Un nuevo estudio revela que las vacaciones de verano no son un descanso igual para todos los estudiantes. Mientras algunos aprovechan para seguir aprendiendo, otros pierden valiosos conocimientos, profundizando las desigualdades educativas.
Según un informe del Observatorio de Argentinos por la Educación, los estudiantes de sectores socioeconómicos más bajos pierden en promedio hasta 2 meses y medio de aprendizaje durante el verano, mientras que sus pares de sectores más favorecidos incluso pueden mejorar sus habilidades.
Esta pérdida de aprendizaje se da principalmente en áreas como lengua y matemática, y se debe a diversos factores como la falta de acceso a recursos educativos en el hogar, la menor estimulación cognitiva durante las vacaciones y las diferencias en las experiencias de aprendizaje durante el año escolar.
«El documento realizado por Observatorio de Argentinos por la Educación denominado “Vacaciones de verano: evidencia sobre su impacto en el aprendizaje“ (con autoría de Irene Kit , María Sol Alzú y Leyre Sáenz Guillén) demuestra la evidencia internacional sobre la pérdida de aprendizajes durante este época del año y describe algunas estrategias efectivas para mitigar esos efectos negativos», dijo a FM Vos 94.5 Adriana González, profesora de matemática de nivel secundario y referente del Observatorio de Argentinos por la Educación.
«El análisis identifica diferencias significativas por nivel socioeconómico. Mientras los estudiantes de nivel socioeconómico medio/alto mantienen e incluso mejoran algunas habilidades (como el reconocimiento de palabras), los del más bajo enfrentan pérdidas de aprendizaje. En otras palabras, las vacaciones amplían las brechas educativas», amplió.
Luego de presentar la problemática, explicó por qué en los niveles socioeconómicos más bajos se da esa particularidad. «Uno de los factores es por la diferencia de estímulo que reciben los chicos durante las vacaciones. Los estudiantes de niveles socioeconómicos más altos durante las vacaciones realizan otras actividades que los vinculan más con la familia. Suelen regresar a clases con un vocabulario más rico, mientras que en los sectores más vulnerables ocurre lo contrario», aseguró.

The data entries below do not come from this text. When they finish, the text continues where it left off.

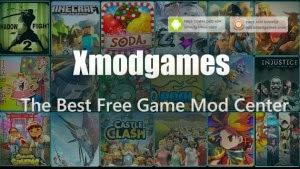 Download XMODGAMES v1.2.1 APK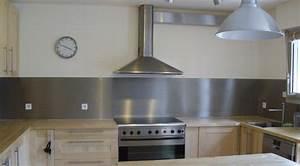 Pose Credence Verre : cr dence cuisine comment la choisir ~ Premium-room.com Idées de Décoration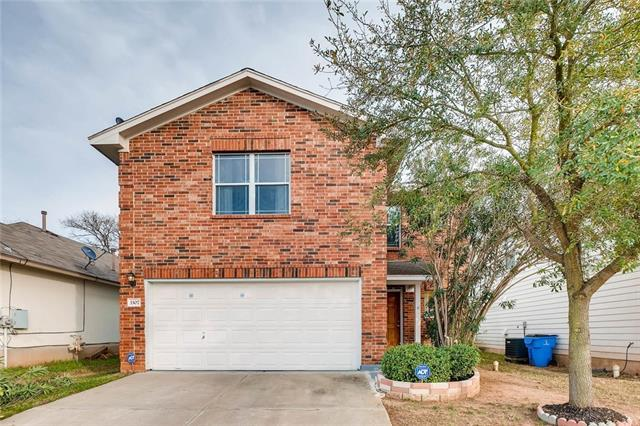 3307 Etheredge Dr, Austin, TX 78725 (#5514483) :: Forte Properties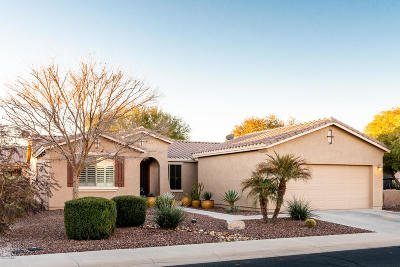 Maricopa Single Family Home For Sale: 42967 W Whimsical Drive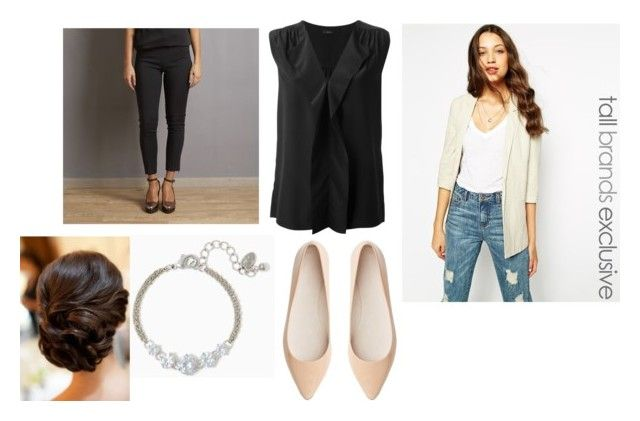 """""""Untitled #4885"""" by dominika-h ❤ liked on Polyvore featuring Vero Moda, Joseph, Space Style Concept and Witchery"""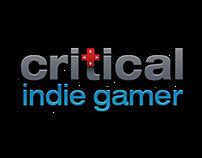 Critical indie gamer logo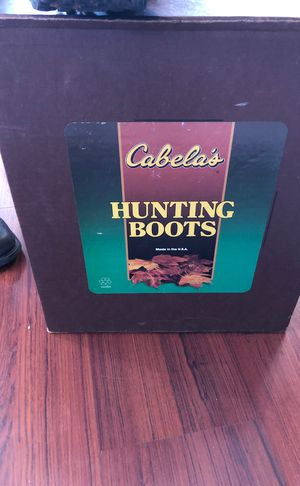 Cabelas hunting boots for Sale for sale  Queens, NY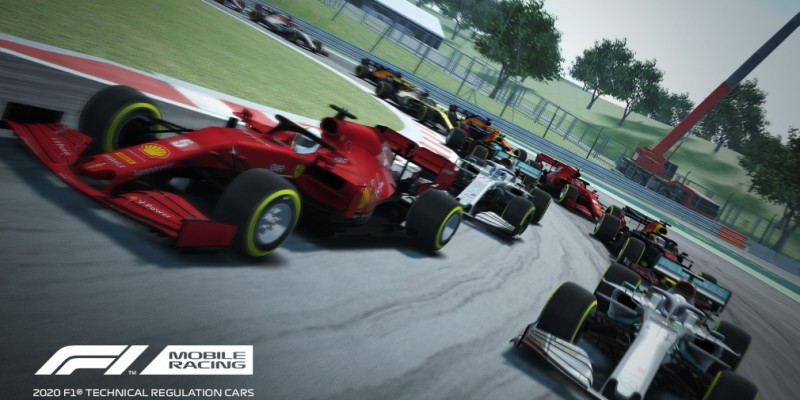 В мае для гонки F1 Mobile Racing выйдет обновление с сезоном 2020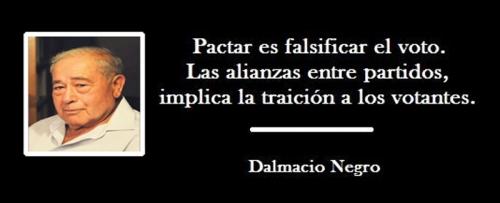 Dalmacio Negro 3.jpg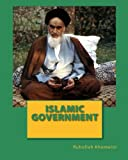 Khomeini, Ruhollah: Islamic Government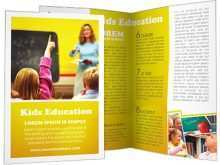 20 Free Education Flyer Templates Templates for Education Flyer Templates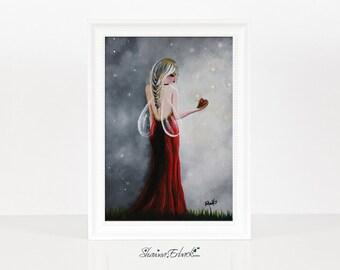 Scarlett - Fairy Art Prints - Miniature Prints - Home Decor Ideas - Wall Art - Red Art - Colorful Prints - Heart Pictures - Haute Couture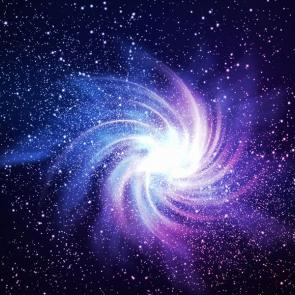 Таинственная галактика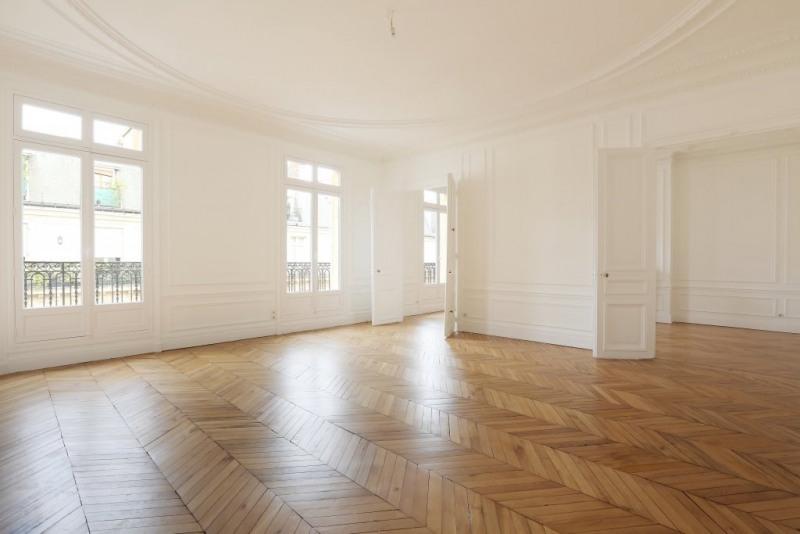 Aрендa квартирa Paris 17ème 4816€ CC - Фото 14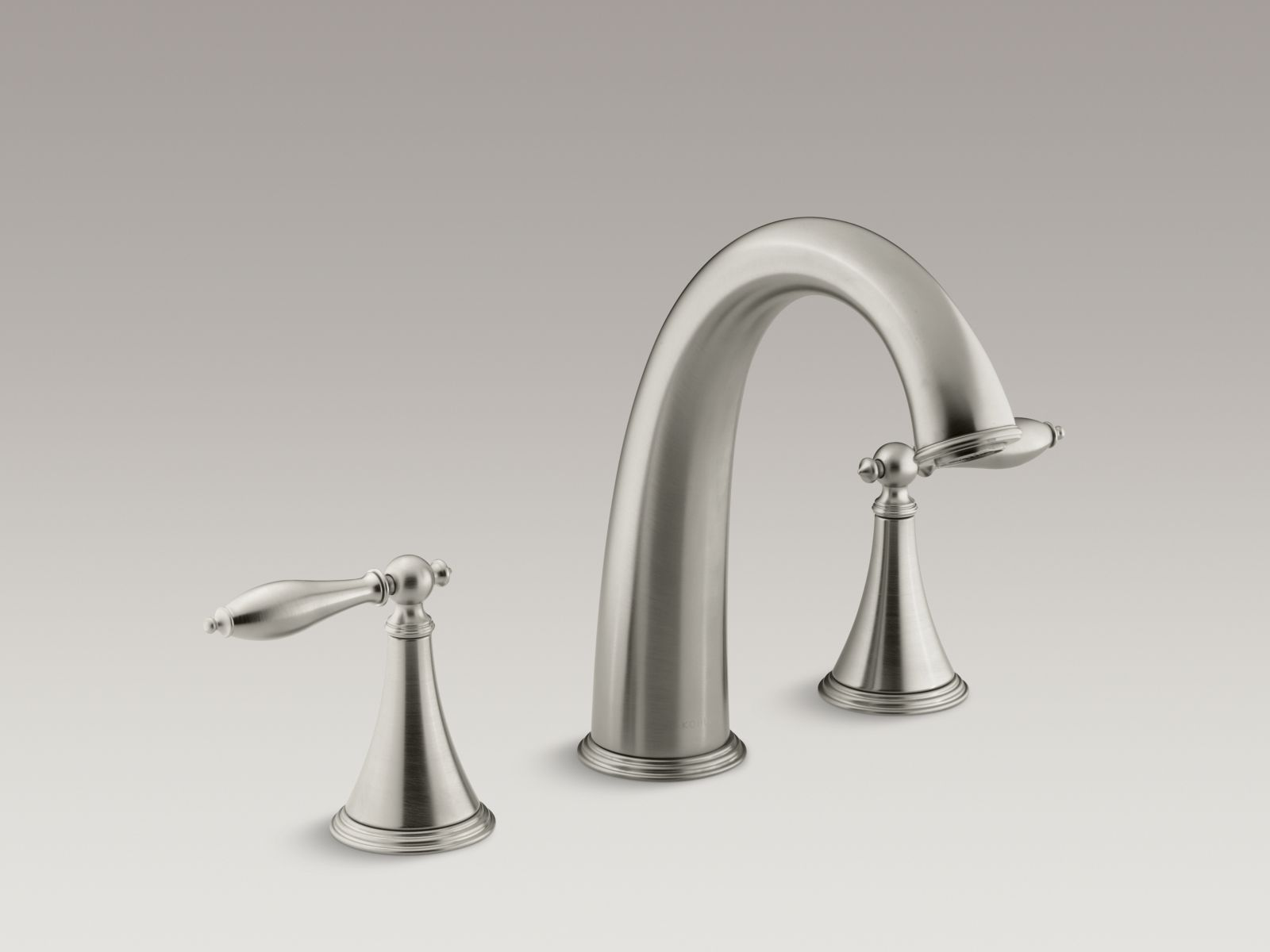 Kohler Finial® Traditional K-T314-4M-BN Deck-mount bath faucet trim for high-flow valve with lever handles, valve not included Vibrant Brushed Nickel
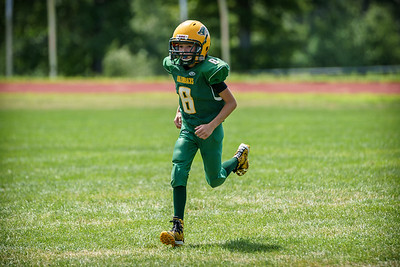 20170820-123227_[Razorbacks 12U - Londonderry Jamboree]_0007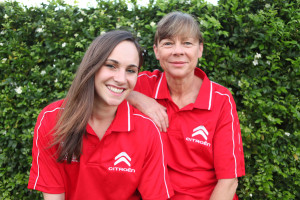 Molly Taylor To Tackle World Rally Championship ... With Her Mum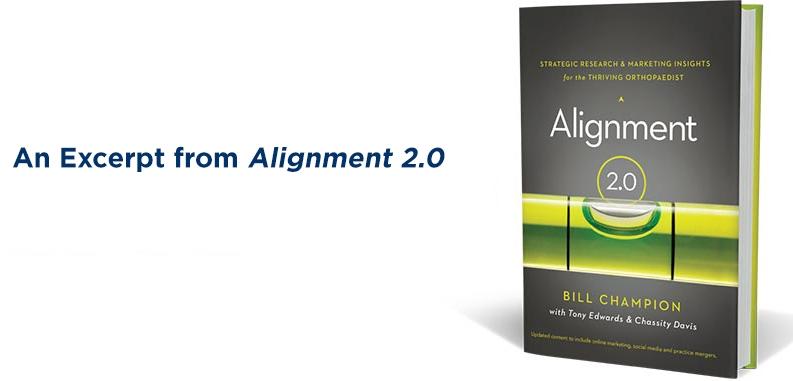 Alignment-2.0-excerpt-2-1.jpg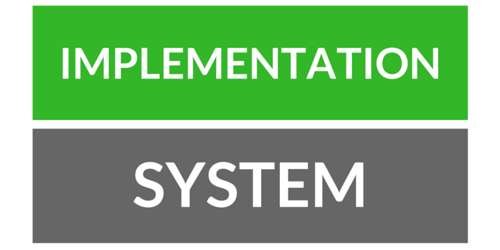 implementation vs. system specific
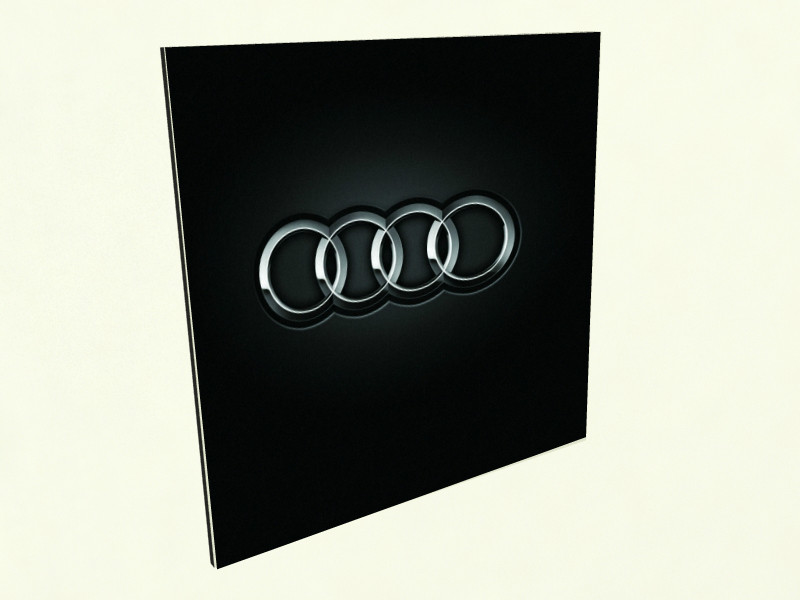 Керамічний обігрівач КАМ-ИН з зображенням в офіс (Ваш логотип)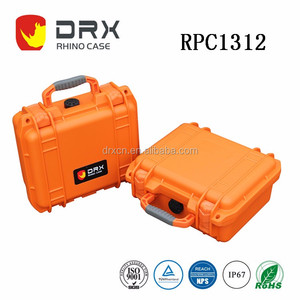 RHINO IP68 Hard carrying tool military plastic peli case box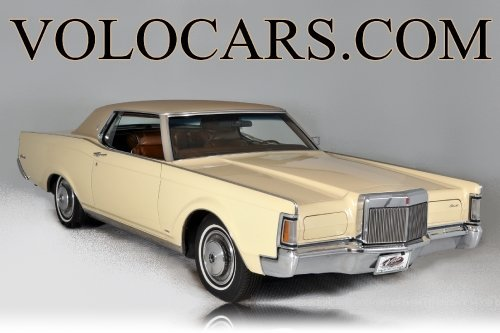 1970 Lincoln Continental Mark Iii Image 1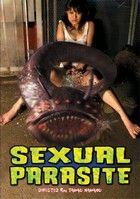 Szexparazita, avagy a gyilkos punci (2004) online film
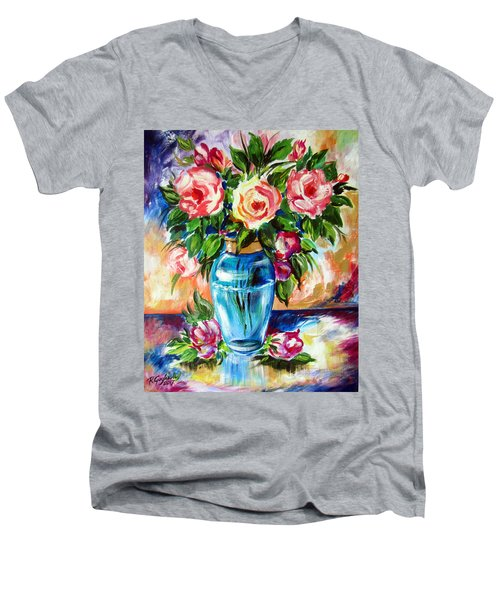 Men's V-Neck T-Shirt featuring the painting Three Roses In A Glass Vase by Roberto Gagliardi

«El impacto también varía notablemente según el grado escolar: a mayor grado, mayor es la pérdida de aprendizaje. Los estudiantes de los primeros grados ganan en promedio 14 días, pero para los de 7º grado la pérdida es de 61 días. A su vez, a medida que aumenta el grado, se profundizan las brechas de aprendizaje entre los niveles socioeconómicos», aclaró.
Asimismo, indicó que Argentina es uno de los países de América Latina con mayor cantidad de días de receso. «Suponemos que se trata de una cuestión histórica. El verano siempre fue muy caluroso. Creemos que viene por ese lado. La verdad es que la mayoría de las escuelas no cuentan con la infraestructura necesaria para que los chicos estén frescos durante esa época del año. De todas formas, como hay que acatar la ley nacional que marca que se deben cumplir los 180 días de clases, el receso se redujo un poco. Habría que ver si los días de vacaciones se podrían repartir en los distintos tramos del ciclo lectivo», expresó González.
Por último, mencionó cuáles son las estrategias que se pueden aplicar para combatir la pérdida de aprendizajes de verano. «Los chicos podrían verse estimulados concurriendo a escuelas de verano y talleres de lectura.
Las escuelas de verano implican actividades académicas y recreativas durante las vacaciones con el objetivo de reforzar o recuperar conocimientos. Por otra parte, podemos mantener activa la mente de los niños y niñas, estimulándolos a juegos activos, interpersonales, imaginativos, así como a lecturas compartidas, dramatizaciones, dibujos y expresiones plásticas de todo tipo. No debe perderse el hábito del aprendizaje», cerró.